* **Passage**:
Everything was done on the cheap, in keeping with
the low value of the property. By the time Tom purchased
the land and building, the structure had grown into
a ten-room modified shack, with a double wide, pre
fabricated, living room/ bed room mounted on an
actual poured foundation. But at its core it was
still a shack. Shack as in RAMSHACKLE.
Tom asked me to help select paint colors for his
home, but my involvement evolved into something
more. I agreed to assist only with the colors.
The shack really needed to be swept away and the
slate cleaned. An entirely new house needed to be
erected. It wasn’t the Taj Mahal being renovated
and the shack bore no rustic charm. Bulldozing was
called for, at least in my opinion.
The shack’s floor wasn't level or consistent
in any manner. It bowed up in one place and sunk
in another; changing as one walked about the room.
It actually flexed, as if the flooring thinly disguised
a trampoline. I measured the variation, which could
range as much as two inches when the flooring buckled
or bowed. The cause for this was that some of the
rocks which had supported the various sized hunks
of wood pretending to be floor joist, had shifted.
To make it more interesting, there was no real crawl
space below the floor. It was elevated off the dirt
by perhaps a foot. The lack of plumbing and electricity
in the original shack made a crawl space unnecessary.
Tom wanted to keep the core and shore it up, incorporating
the shack into the new design, swallowing it in
a cocoon of stucco.
Brothers will do lots of things for their brothers.
But there must be a limit to brotherly love. Sure,
Tom had slithered through my attic, on his belly,
looking for an electrical fault. I owed him, but
not as much as he was now asking for. He wanted
me to stabilize the shed. Tom was wanting his color
consultant to become Mister Sure-I’ll-Crawl-
Around-In-The-Dark. He sweetened the pie by offering
to compensate me with minimum wage for my time.

* **Questions**:
a. For the account of Tom's shack, decide whether each statement agrees with it: (i) the floor's variation could reach two inches; (ii) the original shack had plumbing and electricity; (iii) Tom wanted the shack bulldozed. Answer yes or no for each, quoting the deciding words.
b. Write what comes next in the account of Tom's shack, picking up after its final sentence.
The listing that comes next has nothing to do with the account of Tom's shack.

* **Stored records**:
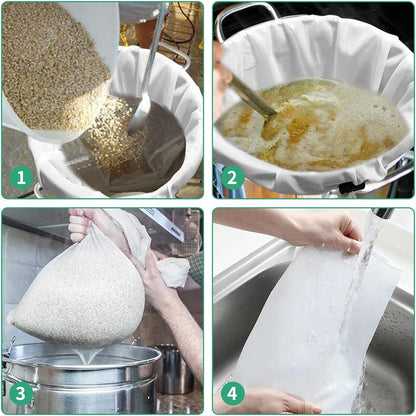 1

2

3

4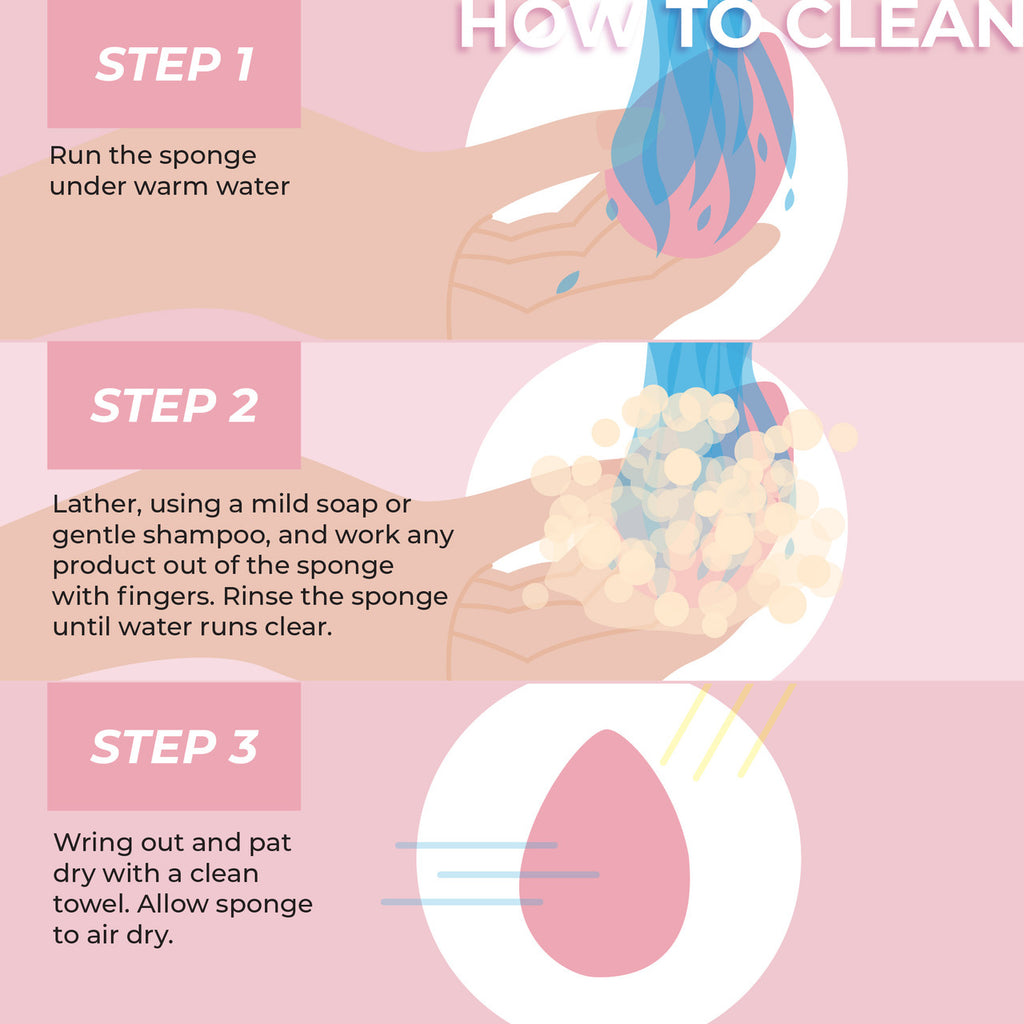 HOW TO CLEAN

STEP 1

Run the sponge under warm water

STEP 2

Lather, using a mild soap or gentle shampoo, and work any product out of the sponge with fingers. Rinse the sponge until water runs clear.

STEP 3

Wring out and pat dry with a clean towel. Allow sponge to air dry.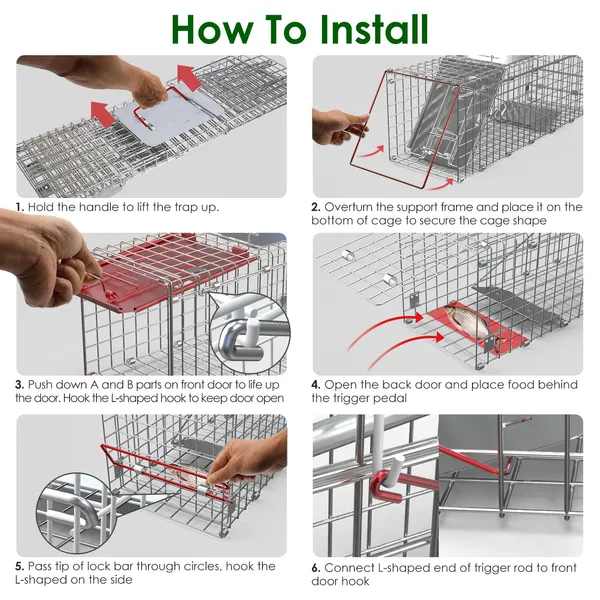 How To Install

1. Hold the handle to lift the trap up.

2. Overturn the support frame and place it on the bottom of cage to secure the cage shape

3. Push down A and B parts on front door to life up the door. Hook the L-shaped hook to keep door open

4. Open the back door and place food behind the trigger pedal

5. Pass tip of lock bar through circles, hook the L-shaped on the side

6. Connect L-shaped end of trigger rod to front door hook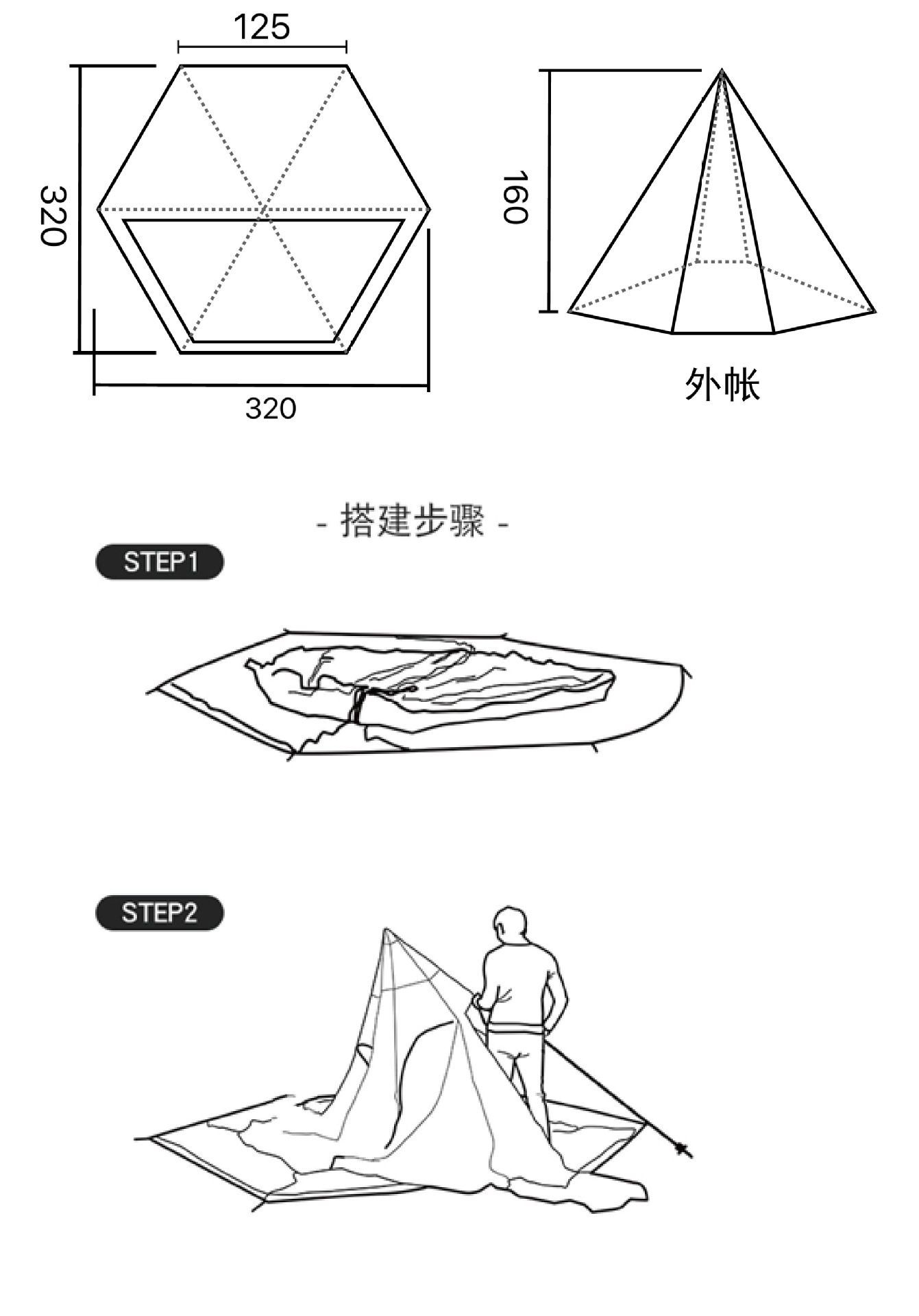 125

320

320

160

外帐

- 搭建步骤 -

STEP1

STEP2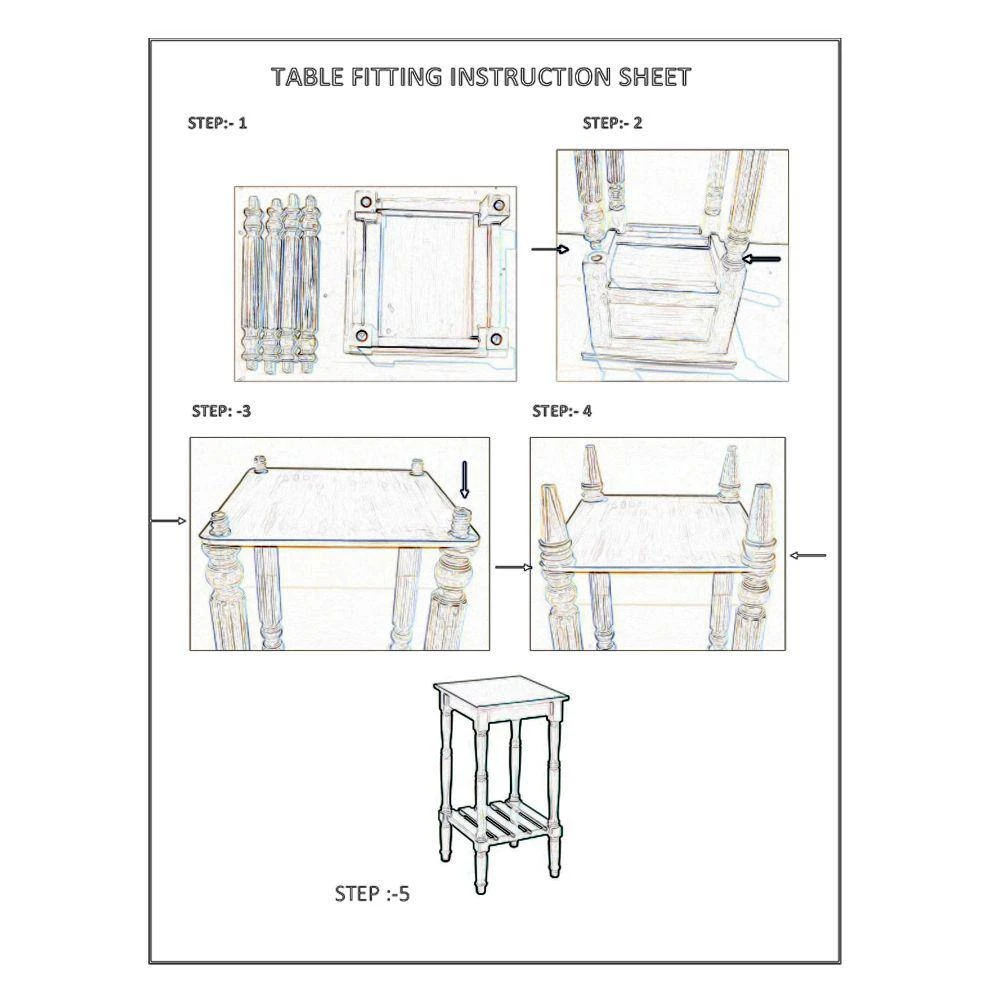 TABLE FITTING INSTRUCTION SHEET

STEP:- 1

STEP:- 2

STEP: -3

STEP:- 4

STEP :-5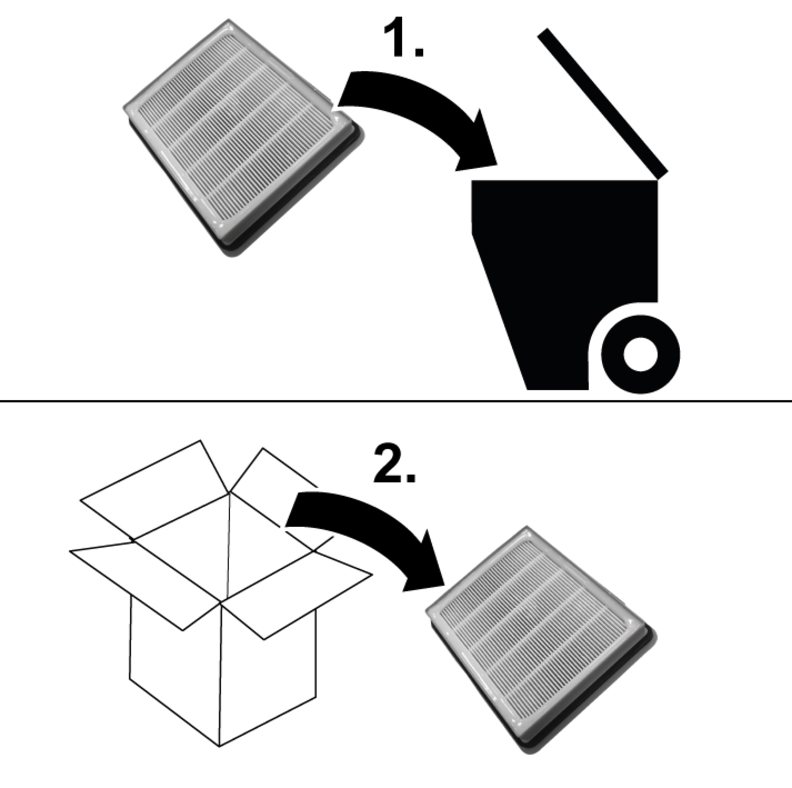 1.

2.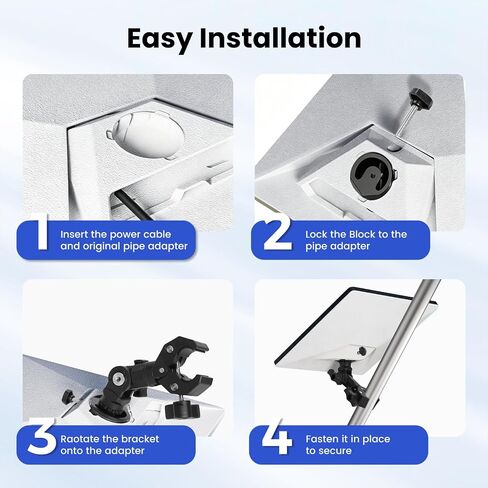 Easy Installation

1 Insert the power cable and original pipe adapter

2 Lock the Block to the pipe adapter

3 Raotate the bracket onto the adapter

4 Fasten it in place to secure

* **Task answers**:
a.
(i) Yes: "I measured the variation, which could range as much as two inches when the flooring buckled or bowed."
(ii) No: "The lack of plumbing and electricity in the original shack made a crawl space unnecessary."
(iii) No: "Tom wanted to keep the core and shore it up, incorporating the shack into the new design, swallowing it in a cocoon of stucco."

b.
I countered by drawing ten dollars out of my wallet
to compensate him for his fifteen minutes in my
attic. Let’s just call it even, ok? He upped
the ante and I folded. Afterward I thought about
it and had a little talk with myself.
“What on earth have you done? You’re
agreeing to do what exactly? Aren’t you afraid
of dark, tight, smelly places? Don’t you suffer
from claustrophobia? What about spiders and snakes?
There are probably oodles of slimy, crawly critters,
alive and deal under there.”
To which I replied, “Hey, shut up. He’s
going to pay me. That’s more money than I’ll
be getting from any of my art dealers”. Until
a few years ago Tom wouldn’t have been able
to get much time or attention from me, his oldest
brother. My art dealers managed to sell enough of
my work to keep me in the studio, my focus on the
next exhibition. But the art world changes, dealers
close, and times get hard. So, what did I have to
loose? I could use the cash.
Tom would have been miles ahead to tear the shack
down, but it was too late once the drawings were
approved and building permit issued. So, my adventure
began and Tom’s money commenced siphoning
into my pocket. I won’t go into the gory details
of how an improperly built structure is stabilized.
When I first squeezed myself under the house to
plan a course of action, I immediately identified
with the Wicked Witch of the East. I could feel
Aunt Em and Uncle Henry’s house settling on
me, and Dorothy and Toto taking my shoes. There
were moments when my brother could have taken photos
of my legs protruding from under the house. A passerby
might have thought I was a lost car mechanic trying
to change the oil.
I had to dig a pit and an access tunnel so I could
squirm through the dirt into the crawl space. Some
of the moves I made under the house, especially
adjusting supports and shimming jacks or relieving
pressure, had true potential for realizing the fantasy
of a Wizard of Oz post tornado house landing.
I spent days either face up or face down with a
small flashlight sticking out of my mouth. There
was no room to roll over and change sides. Face
up or face down was a choice made upon entering.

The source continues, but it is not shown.